→ **Stored dataset items**

━━━━

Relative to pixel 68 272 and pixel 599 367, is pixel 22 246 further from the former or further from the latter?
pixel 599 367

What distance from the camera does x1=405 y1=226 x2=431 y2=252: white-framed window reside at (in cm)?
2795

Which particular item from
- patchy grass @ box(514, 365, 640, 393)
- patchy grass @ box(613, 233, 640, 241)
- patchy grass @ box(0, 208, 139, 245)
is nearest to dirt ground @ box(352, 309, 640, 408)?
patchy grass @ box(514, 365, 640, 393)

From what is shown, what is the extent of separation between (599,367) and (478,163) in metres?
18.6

━━━━

→ **Task instructions**
Extract every line of the material above and reproduce each one word for word, with no changes.

→ **Task result**
Relative to pixel 68 272 and pixel 599 367, is pixel 22 246 further from the former or further from the latter?
pixel 599 367

What distance from the camera does x1=405 y1=226 x2=431 y2=252: white-framed window reside at (in cm)?
2795

Which particular item from
- patchy grass @ box(514, 365, 640, 393)
- patchy grass @ box(613, 233, 640, 241)
- patchy grass @ box(0, 208, 139, 245)
is nearest to dirt ground @ box(352, 309, 640, 408)?
patchy grass @ box(514, 365, 640, 393)

From what is shown, what is the extent of separation between (599,367) and (478,163) in metres?
18.6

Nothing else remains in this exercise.